Property owners, builders, and even landlords are seeking to capitalize on amenities to attract new tenants. It seems that the universal gym and parking access are no longer of critical importance as they are expected of most properties. Although parking too has been an expensive amenity. Property owners, these days, are looking into offering unique amenities like communal gardens and movie theaters, among many others.

Investors’ push to provide amenities signifies the need to identify amenities that could add value to their properties. But only focusing on amenities and not the construction quality will be a letdown for the builders. They should thus revisit their marketing strategies as amenities alone cannot attract tenants.


Conclusion

Many experts say that many companies can disappear without proper technological changes in the real estate industry. So, it is crucial to know the current real estate technology trends and implement them in your business.
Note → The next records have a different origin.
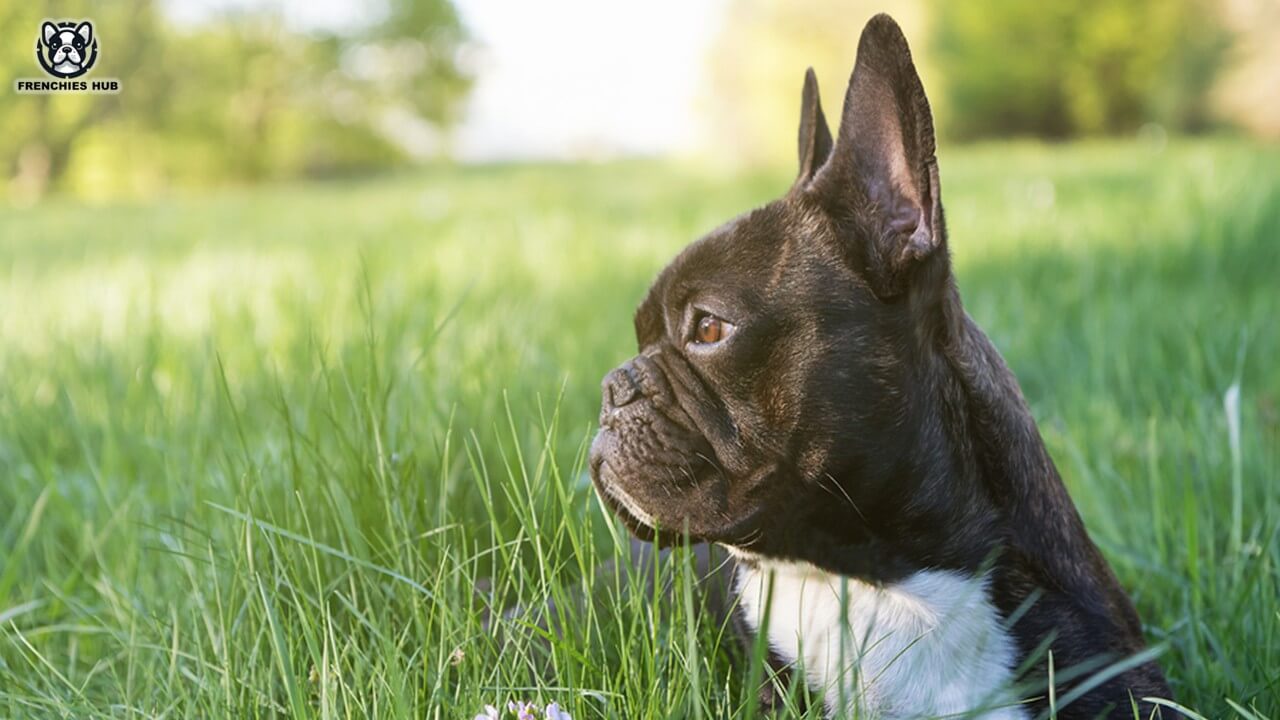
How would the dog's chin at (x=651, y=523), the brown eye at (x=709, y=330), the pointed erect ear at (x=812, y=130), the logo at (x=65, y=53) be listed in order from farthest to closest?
the logo at (x=65, y=53), the pointed erect ear at (x=812, y=130), the brown eye at (x=709, y=330), the dog's chin at (x=651, y=523)

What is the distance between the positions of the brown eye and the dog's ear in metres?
0.28

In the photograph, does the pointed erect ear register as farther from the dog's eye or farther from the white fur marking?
the white fur marking

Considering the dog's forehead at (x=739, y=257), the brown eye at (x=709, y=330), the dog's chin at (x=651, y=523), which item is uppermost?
the dog's forehead at (x=739, y=257)

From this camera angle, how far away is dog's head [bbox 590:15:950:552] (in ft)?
6.34

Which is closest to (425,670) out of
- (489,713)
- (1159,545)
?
(489,713)

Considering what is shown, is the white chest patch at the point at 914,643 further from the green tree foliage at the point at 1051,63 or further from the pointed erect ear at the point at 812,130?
the green tree foliage at the point at 1051,63

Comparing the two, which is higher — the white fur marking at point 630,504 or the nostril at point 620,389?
the nostril at point 620,389

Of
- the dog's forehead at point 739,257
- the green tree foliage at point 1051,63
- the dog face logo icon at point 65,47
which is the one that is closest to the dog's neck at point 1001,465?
the dog's forehead at point 739,257

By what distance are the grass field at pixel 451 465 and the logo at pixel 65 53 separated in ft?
3.34

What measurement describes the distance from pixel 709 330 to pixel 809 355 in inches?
8.6

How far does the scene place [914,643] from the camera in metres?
1.93

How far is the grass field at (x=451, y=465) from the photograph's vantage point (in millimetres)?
1841

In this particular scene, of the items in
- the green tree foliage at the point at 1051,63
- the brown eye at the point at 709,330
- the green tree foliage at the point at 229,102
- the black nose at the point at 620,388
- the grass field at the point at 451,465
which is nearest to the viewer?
the grass field at the point at 451,465

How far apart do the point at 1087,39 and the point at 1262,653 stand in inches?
997
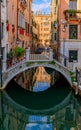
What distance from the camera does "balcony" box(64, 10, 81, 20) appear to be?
23180mm

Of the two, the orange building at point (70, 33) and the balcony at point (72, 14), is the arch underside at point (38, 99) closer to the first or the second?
the orange building at point (70, 33)

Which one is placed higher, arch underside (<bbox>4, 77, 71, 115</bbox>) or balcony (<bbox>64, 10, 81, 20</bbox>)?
balcony (<bbox>64, 10, 81, 20</bbox>)

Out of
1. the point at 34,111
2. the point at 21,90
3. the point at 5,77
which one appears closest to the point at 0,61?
the point at 5,77

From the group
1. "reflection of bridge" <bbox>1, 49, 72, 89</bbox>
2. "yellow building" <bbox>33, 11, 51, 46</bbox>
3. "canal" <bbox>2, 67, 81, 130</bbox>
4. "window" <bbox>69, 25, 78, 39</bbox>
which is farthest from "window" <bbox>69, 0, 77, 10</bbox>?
"yellow building" <bbox>33, 11, 51, 46</bbox>

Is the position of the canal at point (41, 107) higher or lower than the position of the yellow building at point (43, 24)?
lower

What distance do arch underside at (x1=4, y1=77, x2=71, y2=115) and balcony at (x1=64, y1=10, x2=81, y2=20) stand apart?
17.4 feet

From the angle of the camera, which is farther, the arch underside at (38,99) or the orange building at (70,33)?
the orange building at (70,33)

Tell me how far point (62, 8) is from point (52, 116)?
38.0 ft

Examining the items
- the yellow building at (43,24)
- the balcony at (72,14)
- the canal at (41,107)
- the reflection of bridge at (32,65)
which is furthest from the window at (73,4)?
→ the yellow building at (43,24)

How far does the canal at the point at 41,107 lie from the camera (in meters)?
12.6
Single-family housing prices are projected to remain high and supply-constrained as more individuals migrate to the suburbs and try to buy a house. Low mortgage rates will continue to fuel housing demand.

Meanwhile, the rental property market in major cities will continue to decrease, creating chances for real estate investors anticipating a post-pandemic resurgence of city life. A rise in mortgage rates and an increase in house supply as development catches up with demand are signs of their reversal. It will be intriguing to observe which of these patterns were attributable to Covid-19 and which were not. Or are they actual long-term trends that are likely to last?